Baijnath is famous for its 13th century temple dedicated to Siva as Vaidyanath, ‘the Lord of physicians’. Originally known as Kiragrama, the town lies on Pathankot-Chakki-Manali highway (National Highway No. 20) almost midway between Kangra and Mandi. The present name Baijnath became popular after the name of the temple. The town is located on the left bank of the river Binwa, a corrupt form of ancient Binduka, a tributary of river Beas.The Baijnath temple has been continuously under worship ever since its construction in 1204 A.D. by two local merchants named Ahuka and Manyuka. The two long inscriptions in the porch of the temple indicate that a temple of Siva existed on the spot even before the present one was constructed. The present temple is a beautiful example of the early medieval north Indian temple architecture known as Nagara style of temples. The Svayambhu form of Sivalinga is enshrined in the sanctum of the temple that has five projections on each side and is surmounted with a tall curvilinear Shikhara. The entrance to sanctum is through a vestibule that has a large square Mandapa in front with two massive balconies one each in north and south. There is a small porch in front of the mandapa hall that rests on four pillars in the front preceded by an idol of Nandi, the bull, in a small pillared shrine.
Lord Shiva is commemorated here as Vaidyanath (the Lord of Physician) and is placed in the form of ‘Lingam’ (phallic form of Lord Shiva). The main sanctum comprises five projections on every side and a tall curved Shikhar (spire). The history of Baijnath temple is inscribed on the stone slabs inside the complex. As per the beliefs, Ravana (King of Lanka) had worshipped Lord Shiva in this temple.According to the legend, it is believed that during the Treta Yuga, Ravana in order to have invincible powers worshiped Lord Shiva in the Kailash. In the same process, to please the almighty he offered his ten heads in the Havan Kund. Influenced by this extra ordinary deed of the Ravana, the Lord Shiva not only restored his heads but also bestowed him with powers of invincibility and immortality.
How to Reach
By Air: Nearest airport is Gaggal from Baijnath. Indian Airlines flies to Dharamsala thrice a week from Delhi.
By Rail: There is also available a toy train from Pathankot to Paprola-Baijnath which runs on narrow gauge from Pathankot to Jogidernagar.
By Road: Baijnath is very well connected by all weather roads to Delhi via Chandigarh and to Manali via Mandi.

▶ **Data under study**:
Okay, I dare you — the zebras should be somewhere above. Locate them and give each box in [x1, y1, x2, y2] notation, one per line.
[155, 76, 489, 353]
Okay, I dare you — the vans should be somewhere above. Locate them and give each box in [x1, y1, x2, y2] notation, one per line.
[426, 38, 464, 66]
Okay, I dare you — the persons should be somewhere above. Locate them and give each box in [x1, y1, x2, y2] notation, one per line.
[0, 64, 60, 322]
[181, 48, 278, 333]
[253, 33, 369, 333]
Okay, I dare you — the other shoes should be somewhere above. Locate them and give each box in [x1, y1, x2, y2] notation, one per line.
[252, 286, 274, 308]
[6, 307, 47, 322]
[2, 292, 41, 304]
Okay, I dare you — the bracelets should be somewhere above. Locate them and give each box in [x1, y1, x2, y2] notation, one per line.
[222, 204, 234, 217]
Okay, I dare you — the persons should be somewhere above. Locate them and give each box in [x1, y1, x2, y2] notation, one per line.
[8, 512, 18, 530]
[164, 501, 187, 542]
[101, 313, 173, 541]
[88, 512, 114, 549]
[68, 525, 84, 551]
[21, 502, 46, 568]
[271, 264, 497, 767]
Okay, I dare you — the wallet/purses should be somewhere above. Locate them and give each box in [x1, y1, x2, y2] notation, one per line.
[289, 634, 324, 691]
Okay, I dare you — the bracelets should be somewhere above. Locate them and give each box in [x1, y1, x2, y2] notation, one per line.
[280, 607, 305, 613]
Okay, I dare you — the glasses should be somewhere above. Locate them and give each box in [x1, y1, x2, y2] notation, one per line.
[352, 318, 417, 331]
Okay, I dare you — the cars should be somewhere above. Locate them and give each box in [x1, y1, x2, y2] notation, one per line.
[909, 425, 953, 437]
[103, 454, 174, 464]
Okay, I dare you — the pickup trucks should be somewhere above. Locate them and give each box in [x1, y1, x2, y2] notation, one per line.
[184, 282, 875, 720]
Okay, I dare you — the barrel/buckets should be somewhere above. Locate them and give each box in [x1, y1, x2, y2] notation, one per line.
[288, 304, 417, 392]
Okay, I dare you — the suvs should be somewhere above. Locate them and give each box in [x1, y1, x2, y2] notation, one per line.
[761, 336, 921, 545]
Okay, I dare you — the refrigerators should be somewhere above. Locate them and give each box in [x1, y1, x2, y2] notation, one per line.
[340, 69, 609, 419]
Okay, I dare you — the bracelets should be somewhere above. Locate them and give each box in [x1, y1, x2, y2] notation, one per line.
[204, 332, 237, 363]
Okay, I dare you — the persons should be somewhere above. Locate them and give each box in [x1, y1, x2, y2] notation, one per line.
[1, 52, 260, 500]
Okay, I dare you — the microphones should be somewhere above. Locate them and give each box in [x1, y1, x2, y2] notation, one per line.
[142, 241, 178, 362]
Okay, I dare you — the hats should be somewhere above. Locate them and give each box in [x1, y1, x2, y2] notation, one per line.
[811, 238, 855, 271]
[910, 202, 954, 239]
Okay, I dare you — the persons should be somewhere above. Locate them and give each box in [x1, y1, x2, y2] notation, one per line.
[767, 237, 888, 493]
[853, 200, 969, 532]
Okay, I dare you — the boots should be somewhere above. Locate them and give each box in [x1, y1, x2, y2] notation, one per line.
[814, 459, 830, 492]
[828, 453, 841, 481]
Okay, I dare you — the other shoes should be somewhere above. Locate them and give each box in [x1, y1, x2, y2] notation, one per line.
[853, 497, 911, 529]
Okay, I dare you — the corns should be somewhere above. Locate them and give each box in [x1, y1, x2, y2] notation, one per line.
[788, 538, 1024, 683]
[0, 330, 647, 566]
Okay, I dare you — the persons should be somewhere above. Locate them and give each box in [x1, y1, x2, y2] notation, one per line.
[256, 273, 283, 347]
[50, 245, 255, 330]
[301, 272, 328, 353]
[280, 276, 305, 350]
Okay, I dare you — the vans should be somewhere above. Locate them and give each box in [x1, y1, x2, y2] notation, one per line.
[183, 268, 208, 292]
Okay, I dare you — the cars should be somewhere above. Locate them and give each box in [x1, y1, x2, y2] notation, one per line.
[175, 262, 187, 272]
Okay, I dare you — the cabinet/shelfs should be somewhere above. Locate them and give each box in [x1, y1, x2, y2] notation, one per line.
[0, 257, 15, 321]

▶ **Problem 1**: In the passage on Baijnath, repeat the stretch from "By Rail: There" through "Manali via Mandi." word for word.
▶ **Problem 2**: Decide whether each statement agrees with the passage on Baijnath, answering yes or no and quoting the deciding words exactly. (a) The present temple was built in 1204 A.D. by two local merchants. (b) The town stands on the right bank of the river Binwa. (c) Indian Airlines flies to Dharamsala from Delhi every day.

▶ **Final answer 1**:
By Rail: There is also available a toy train from Pathankot to Paprola-Baijnath which runs on narrow gauge from Pathankot to Jogidernagar.
By Road: Baijnath is very well connected by all weather roads to Delhi via Chandigarh and to Manali via Mandi.

▶ **Final answer 2**:
(a) Yes: "ever since its construction in 1204 A.D. by two local merchants named Ahuka and Manyuka"
(b) No: "The town is located on the left bank of the river Binwa"
(c) No: "Indian Airlines flies to Dharamsala thrice a week from Delhi."